Case Digest: LEPANTO CONSOLIDATED MINING COMPANY v. WMC RESOURCES INTERNATIONAL PTY. LTD. and WMC (PHILIPPINES), INC.

LEPANTO CONSOLIDATED MINING COMPANY v. WMC RESOURCES INTERNATIONAL PTY. LTD. and WMC (PHILIPPINES), INC.

412 SCRA 101 (2003), THIRD DIVISION

In a contract denominated as “Tampakan Option Agreement”, respondent WMC Resources International Pty. Ltd. (WMC), through its local subsidiary Western Mining Corporation (Philippines), Inc. (WMCP), acquired the mining claims in Tampakan, South Cotabato of the Tampakan Companies. The “Tampakan Option Agreement” was amended by subsequent agreements under which the Tampakan Companies were given preferential option to acquire the shares of WMC in WMCP and Hillcrest Inc. in the event WMC decided to sell them. WMC, by a Sale and Purchase Agreement, sold to Lepanto Consolidated Mining Company (Lepanto) its shares of stock. As the Tampakan Companies later availed of their preferential right under the “Tampakan Option Agreement,” a Sale and Purchase Agreement was concluded between WMC and the Tampakan Companies over the same shares of stock priorly purchased by Lepanto.

The Tampakan Companies notified the Director of the Mines and Geosciences Bureau (MGB) of the DENR of the exercise of their preemptive right to buy WMC‘s equity in WMCP and Hillcrest, Inc. Lepanto wrote the DENR Secretary about the invalidity of said agreement and reiterated its request for the approval of its acquisition of the disputed shares.

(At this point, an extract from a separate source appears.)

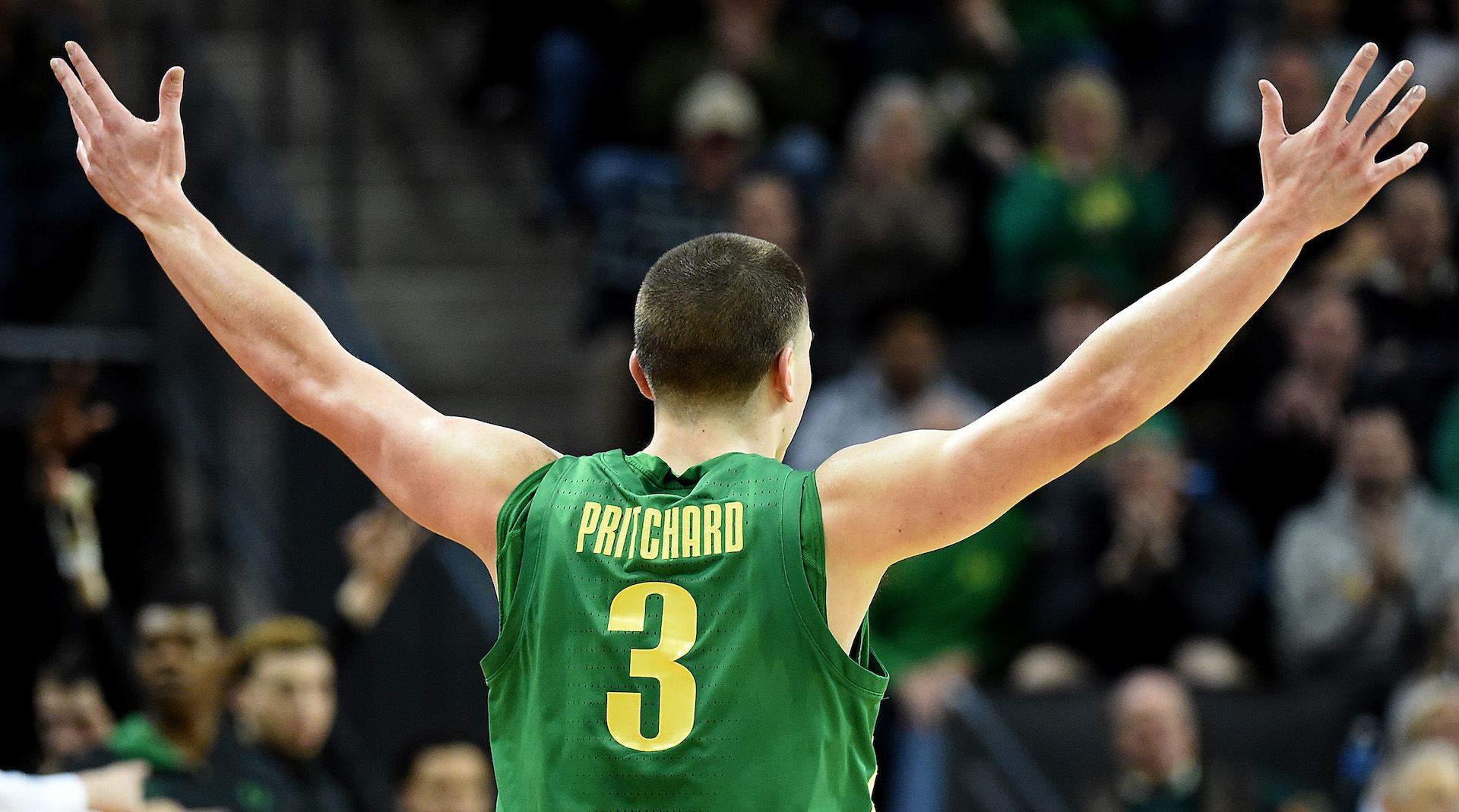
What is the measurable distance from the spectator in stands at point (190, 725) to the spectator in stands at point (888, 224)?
4156 millimetres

Lepanto subsequently filed before the Regional Trial Court (RTC) of Makati a complaint against WMC, WMCP, Tampakan Companies. WMC et al. filed before the RTC a Joint Motion to Dismiss on the ground of forum shopping. The RTC denied WCM et al.‘s Motion to Dismiss. On appeal, the CA granted the petition of respondents ruling that Lepanto is guilty of forum shopping. Petitioners filed a motion for reconsideration with the CA. The CA denied said motion.

ISSUE:

Whether or not Lepanto is guilty of forum shopping

HELD:

It is clear from the proceedings before the DENR, specifically before the MGB, that the issue of which –– between petitioner and respondent Tampakan Companies –– possesses the better right to acquire the mining rights, claims and interests held by WMC through its local subsidiary WMCP, especially with respect to the 1995 FTAA, had been brought to the fore. The MGB cannot just assess the qualifications of petitioner and of the Tampakan Companies as potential transferee or assignee of the rights and obligations of WMCP under the FTAA without also resolving the issue of which has priority of right to become one.

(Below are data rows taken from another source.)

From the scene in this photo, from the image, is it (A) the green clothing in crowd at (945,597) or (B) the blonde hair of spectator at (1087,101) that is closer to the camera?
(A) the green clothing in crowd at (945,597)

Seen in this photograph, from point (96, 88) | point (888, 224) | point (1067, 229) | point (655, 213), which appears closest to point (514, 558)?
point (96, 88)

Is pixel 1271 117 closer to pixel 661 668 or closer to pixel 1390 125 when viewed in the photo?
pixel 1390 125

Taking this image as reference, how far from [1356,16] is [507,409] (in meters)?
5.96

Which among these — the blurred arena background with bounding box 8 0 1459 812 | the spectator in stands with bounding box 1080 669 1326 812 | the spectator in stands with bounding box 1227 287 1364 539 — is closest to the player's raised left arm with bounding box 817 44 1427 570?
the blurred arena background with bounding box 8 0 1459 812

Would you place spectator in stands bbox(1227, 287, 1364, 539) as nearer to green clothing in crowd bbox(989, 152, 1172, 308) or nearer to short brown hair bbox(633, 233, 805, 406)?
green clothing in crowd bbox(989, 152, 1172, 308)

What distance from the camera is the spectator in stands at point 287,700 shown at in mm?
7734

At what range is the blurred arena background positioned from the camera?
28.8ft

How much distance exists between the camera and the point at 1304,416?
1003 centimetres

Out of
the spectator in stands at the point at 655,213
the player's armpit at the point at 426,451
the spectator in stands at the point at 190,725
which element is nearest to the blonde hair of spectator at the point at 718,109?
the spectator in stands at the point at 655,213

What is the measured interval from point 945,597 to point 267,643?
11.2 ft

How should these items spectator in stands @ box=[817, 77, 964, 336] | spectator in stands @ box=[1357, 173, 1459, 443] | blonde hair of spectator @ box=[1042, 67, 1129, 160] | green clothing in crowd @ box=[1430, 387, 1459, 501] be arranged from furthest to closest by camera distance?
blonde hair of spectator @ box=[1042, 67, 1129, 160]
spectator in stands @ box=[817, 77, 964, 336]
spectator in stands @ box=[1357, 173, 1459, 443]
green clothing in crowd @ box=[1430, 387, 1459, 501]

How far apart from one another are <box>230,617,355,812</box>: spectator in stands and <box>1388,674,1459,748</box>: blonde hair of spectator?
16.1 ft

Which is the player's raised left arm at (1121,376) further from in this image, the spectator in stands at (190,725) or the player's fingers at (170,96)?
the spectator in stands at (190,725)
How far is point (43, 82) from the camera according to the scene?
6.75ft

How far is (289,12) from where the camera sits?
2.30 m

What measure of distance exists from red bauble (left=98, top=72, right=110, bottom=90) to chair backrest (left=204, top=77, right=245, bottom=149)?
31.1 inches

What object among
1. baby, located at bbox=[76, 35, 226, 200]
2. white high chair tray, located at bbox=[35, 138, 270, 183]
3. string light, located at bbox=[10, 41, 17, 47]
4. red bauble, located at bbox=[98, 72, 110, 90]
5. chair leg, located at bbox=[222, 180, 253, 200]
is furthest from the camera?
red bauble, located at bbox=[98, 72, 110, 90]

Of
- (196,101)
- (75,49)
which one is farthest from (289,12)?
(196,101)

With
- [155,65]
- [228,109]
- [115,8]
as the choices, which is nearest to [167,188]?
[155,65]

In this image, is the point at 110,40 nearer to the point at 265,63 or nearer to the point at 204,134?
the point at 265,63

True, the questioned agreements of sale between Lepanto and WMC on one hand and between WMC and the Tampakan Companies on the other pertain to transfer of shares of stock from one entity to another. But said shares of stock represent ownership of mining rights or interest in mining agreements. Hence, the power of the MGB to rule on the validity of the questioned agreements of sale, which was raised by Lepanti before the DENR, is inextricably linked to the very nature of such agreements over which the MGB has jurisdiction under the law. Unavoidably, there is identity of reliefs that Lepanto seeks from both the MGB and the RTC.

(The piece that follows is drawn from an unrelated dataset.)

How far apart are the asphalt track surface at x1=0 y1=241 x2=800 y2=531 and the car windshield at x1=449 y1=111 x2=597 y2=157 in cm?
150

Forum shopping exists when both actions involve the same transactions, same essential facts and circumstances and raise identical causes of actions, subject matter, and issues. Such elements are evidently present in both the proceedings before the MGB and before the trial court. The case instituted with the RTC was thus correctly ordered dismissed by the appellate court on the ground of forum shopping. Besides, not only did Lepanto commit forum shopping but it also failed to exhaust administrative remedies by opting to go ahead in seeking reliefs from the court even while those same reliefs were appropriately awaiting resolution by the MGB.